Denn natürlich ist auch dieser historische Roman wieder eine Allegorie auf die heutige italienische Politik, so wie der byzantinische Kaiserpalast in Malerbas "Griechischem Feuer" eine Chiffre für den "Palazzo" war, den Deckbegriff aller nichtöffentlichen Macht in Italien. Die "Masken" im Titel des neuen Romans - daß sie "nackt" seien, behauptet marktschreierisch nur die ansonsten ausgezeichnete deutsche Übersetzung - benennen die Verzerrungen einer intriganten Lebensform, die sich nicht nur der Maske der Frömmigkeit bedient, sondern ebenso effizient auch der der Sünde. "Gott" und "Teufel" werden dabei zu weltanschaulichen Jokern, die der ungehemmten Durchsetzung von Machtinteressen dienen. Die Macht an sich sei böse, sagte der Renaissance-Historiker Jacob Burckhardt; aber sie darf eben "an sich" nicht auftreten, sondern muß sich mal den Purpur überstreifen, mal den Bocksfuß anschnallen.

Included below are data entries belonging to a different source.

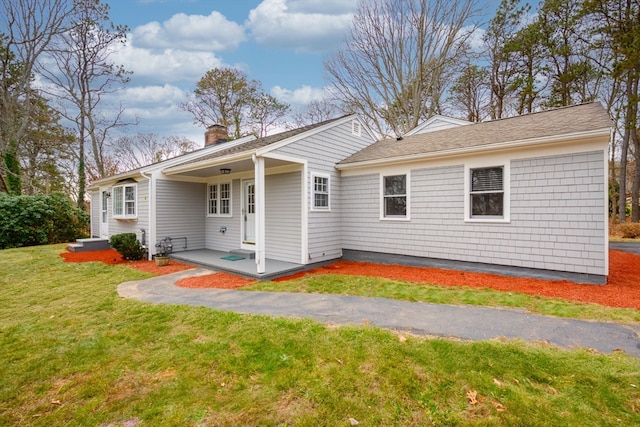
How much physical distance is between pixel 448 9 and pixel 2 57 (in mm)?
25064

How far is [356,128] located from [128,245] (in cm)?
851

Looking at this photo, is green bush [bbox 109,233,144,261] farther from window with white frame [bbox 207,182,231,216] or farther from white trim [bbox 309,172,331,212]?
white trim [bbox 309,172,331,212]

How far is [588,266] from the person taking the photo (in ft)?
19.4

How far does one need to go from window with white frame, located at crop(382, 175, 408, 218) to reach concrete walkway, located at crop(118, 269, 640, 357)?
12.8 feet

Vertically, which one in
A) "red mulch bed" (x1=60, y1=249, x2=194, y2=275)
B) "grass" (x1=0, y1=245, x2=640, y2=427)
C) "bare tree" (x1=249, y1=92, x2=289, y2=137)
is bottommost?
"red mulch bed" (x1=60, y1=249, x2=194, y2=275)

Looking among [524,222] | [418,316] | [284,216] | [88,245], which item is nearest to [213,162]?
[284,216]

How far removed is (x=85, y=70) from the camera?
61.7 ft

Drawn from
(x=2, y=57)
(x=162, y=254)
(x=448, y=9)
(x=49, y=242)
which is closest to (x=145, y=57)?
(x=2, y=57)

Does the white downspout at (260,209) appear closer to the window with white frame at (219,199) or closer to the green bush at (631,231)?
the window with white frame at (219,199)

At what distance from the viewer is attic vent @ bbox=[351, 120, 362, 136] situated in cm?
1012

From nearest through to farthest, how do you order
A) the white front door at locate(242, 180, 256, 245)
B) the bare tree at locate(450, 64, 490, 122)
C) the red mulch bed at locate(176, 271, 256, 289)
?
the red mulch bed at locate(176, 271, 256, 289) < the white front door at locate(242, 180, 256, 245) < the bare tree at locate(450, 64, 490, 122)

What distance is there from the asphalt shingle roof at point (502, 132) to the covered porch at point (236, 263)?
3.75 meters

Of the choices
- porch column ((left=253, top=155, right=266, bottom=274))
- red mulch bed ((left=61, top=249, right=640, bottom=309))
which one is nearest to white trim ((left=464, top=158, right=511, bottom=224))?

Weil aber eben alles Maske ist, wirkt Malerbas Roman trotz seiner Farbenpracht und trotz der Würze einiger erotischer Episoden so kahl. Die Macht ist auf unheimliche Weise neutral, und es gehört zur Kunst Malerbas, in ihrem elektrischen Fluidum alles historische Kolorit verschwinden zu lassen. Geschichte ist nur ein Kostüm des Immergleichen, das eine ernüchterte Erfahrung mit ungerührter Ironie immer neu erzählt.

Luigi Malerba: "Die nackten Masken". Roman. Aus dem Italienischen übersetzt von Iris Schnebel-Kaschnitz. Verlag Klaus Wagenbach, Berlin 1995. 297 S., geb., 39,80 DM.